Can the worldwide boom in digital fact-checking make the leap to TV?
The global growth in fact-checking has been driven by a boom in digital initiatives. Of the 45 fact-checkers surveyed ahead of the Third Global Fact-Checking Summit in Buenos Aires next week, only three publish their content primarily on television.
Yet even in the age of Snapchat and Facebook live, television matters.
Generally speaking, television audiences are larger than those fact-checking websites can muster. A successful online fact check may reach tens or even hundreds of thousands of pageviews — a TV audience is often in the millions. Older viewers, unlikely to access a fact check online, usually do watch television. And if a correction is made live during a debate or an interview, it will reach the same audience as the misleading claim: not an irrelevant feat in an era of social media echo chambers.
Just as important: Contracts with television networks to provide fact-checking services can be a fundamental source of revenue.
However, even in countries like the United States, where online fact-checking reaches wide audiences, lying politicians get a relatively free pass on television. This has real consequences that require fact-checkers to adapt their online work to the analog format.
Fact-checkers' transition into television can be hampered by an imperfect "translation" of online content into a script for television. Patrick Worrall, a fact-checker at Channel 4 News Fact Check says his team ran into early trouble making the leap to TV.

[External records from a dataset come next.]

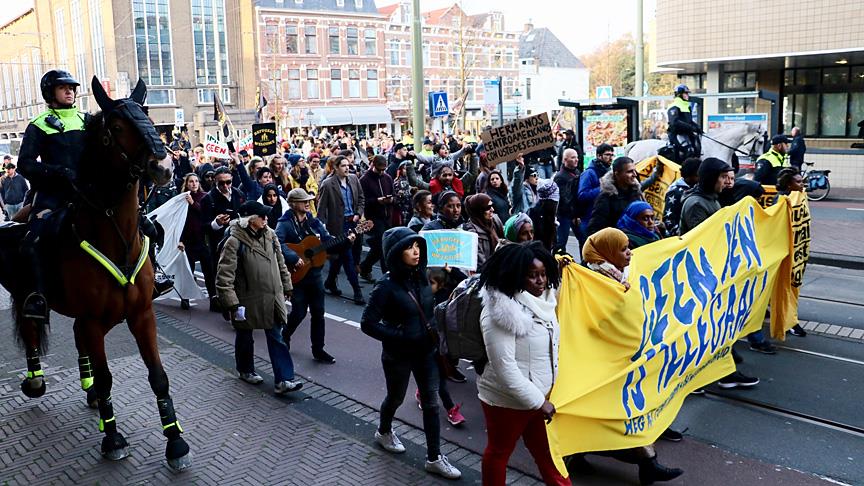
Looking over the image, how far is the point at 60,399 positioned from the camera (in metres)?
7.42

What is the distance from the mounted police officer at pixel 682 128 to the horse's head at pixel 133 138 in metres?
11.1

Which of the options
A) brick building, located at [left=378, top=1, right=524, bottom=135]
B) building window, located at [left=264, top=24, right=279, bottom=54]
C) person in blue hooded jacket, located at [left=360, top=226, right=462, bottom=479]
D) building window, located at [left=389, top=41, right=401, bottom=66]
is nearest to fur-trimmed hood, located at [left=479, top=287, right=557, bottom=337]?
person in blue hooded jacket, located at [left=360, top=226, right=462, bottom=479]

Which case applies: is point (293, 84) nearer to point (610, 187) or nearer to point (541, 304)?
point (610, 187)

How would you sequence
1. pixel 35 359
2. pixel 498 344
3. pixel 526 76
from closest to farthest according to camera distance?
pixel 498 344 → pixel 35 359 → pixel 526 76

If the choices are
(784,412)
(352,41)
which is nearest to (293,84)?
(352,41)

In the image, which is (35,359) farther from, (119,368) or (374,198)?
(374,198)

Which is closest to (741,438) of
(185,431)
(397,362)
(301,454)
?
(397,362)

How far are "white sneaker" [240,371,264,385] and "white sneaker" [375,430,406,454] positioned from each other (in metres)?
2.10

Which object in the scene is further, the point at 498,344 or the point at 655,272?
the point at 655,272

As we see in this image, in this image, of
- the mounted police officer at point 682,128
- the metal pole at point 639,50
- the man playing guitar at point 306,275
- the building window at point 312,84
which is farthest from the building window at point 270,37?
the man playing guitar at point 306,275

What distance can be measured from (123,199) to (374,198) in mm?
6484

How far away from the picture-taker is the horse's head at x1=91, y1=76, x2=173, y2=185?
17.5 feet

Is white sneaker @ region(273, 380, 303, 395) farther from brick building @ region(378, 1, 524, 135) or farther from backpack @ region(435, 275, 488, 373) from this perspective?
brick building @ region(378, 1, 524, 135)

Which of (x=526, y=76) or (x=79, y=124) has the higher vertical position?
(x=526, y=76)
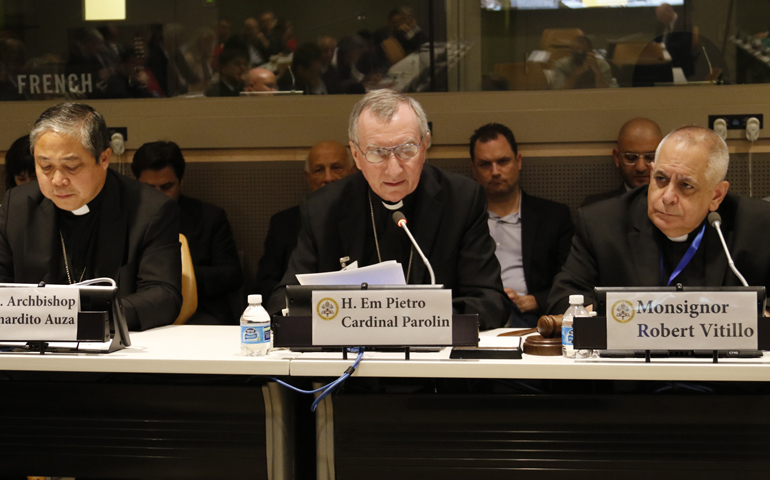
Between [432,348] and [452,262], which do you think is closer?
[432,348]

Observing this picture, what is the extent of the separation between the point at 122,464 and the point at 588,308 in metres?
1.37

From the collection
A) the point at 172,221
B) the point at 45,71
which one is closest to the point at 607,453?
the point at 172,221

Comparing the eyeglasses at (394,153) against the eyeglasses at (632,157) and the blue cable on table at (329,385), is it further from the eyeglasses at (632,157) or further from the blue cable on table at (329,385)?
the eyeglasses at (632,157)

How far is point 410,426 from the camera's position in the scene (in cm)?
184

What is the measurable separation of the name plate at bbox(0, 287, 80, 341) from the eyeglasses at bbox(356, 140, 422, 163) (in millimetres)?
967

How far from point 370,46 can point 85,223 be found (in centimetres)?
230

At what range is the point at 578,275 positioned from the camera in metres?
2.43

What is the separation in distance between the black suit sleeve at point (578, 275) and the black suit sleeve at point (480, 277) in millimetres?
164

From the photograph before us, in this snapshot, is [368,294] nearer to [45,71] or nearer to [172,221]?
[172,221]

"The mistake we made originally was to have the writer of a long FactCheck blog try to 'boil down' their own work into a shorter version," Worrall said. "Now we use a TV specialist to take a blog post and rewrite it [...] So almost everything will be different from the corresponding blog post: the structure, phrasing, avoidance of technical jargon, even the 'killer' fact(s) that we focus on."
What fact-checkers online do with hyperlinks must be done on TV with graphics. These must contain every number and source the fact-checker mentions — but nothing more. This often means losing a lot of contextual information compared to online fact checks.
While online fact checks tend to build up in a linear manner towards the adjudicated conclusion, TV producers seek opportunities for "infotainment." For some producers, this means prioritizing false claims because of a conception of television as driven by conflict.
That appears to be the case in some of the fact checks by Kallxo in Kosovo: a public figure's lies are exposed through a series of reported videos played back to the very author of the claim.
Alberto Puoti, of Italy's Rai 2, does not think conflict is the only way to capture audiences' attention. Puoti says you can obtain the "infotainment factor" any time a fact check reaches a conclusion that runs counter to widely held beliefs. The crucial thing for his is that the fact check deliver an element of surprise.
Explaining the salience of a statement in the political context tees up the fact check; once Spain's El Objetivo settles on a claim, it will look for instances when it has been repeated (as with this claim by Mariano Rajoy on China's pension system).
Having the host of the show present a fact check is not necessarily the most effective approach. A fact-checker engaging with the host on the content creates a more interesting dynamic for the viewer, says Alejandro Olvera of El Objetivo, whose host Ana Pastor initially presented the fact checks herself.
A strong host is undoubtedly helpful for fact-checking during debates — as this video from Kallxo shows — but can be counterproductive in other instances. "Presenters tend to come with a lot of baggage — if you don't like the individual, you won't trust what they are saying," says Worrall.
Once the transition from online to TV has been made, fact-checkers should make sure content also flows in the other direction. ABC Fact Check in Australia closes many of its fact checks with a call to action for viewers to find out more online.
Moreover, whatever clips are made for TV should have a second life on social media. This is a central part of Channel 4's strategy: All its videos are in an animated text-driven and square format that does best on Facebook.
This has meant that a recent Channel 4 fact check on the UK's budgetary contribution to the European Union is now approaching the 3 million views mark, an impressive feat (even if online video views are a flawed metric).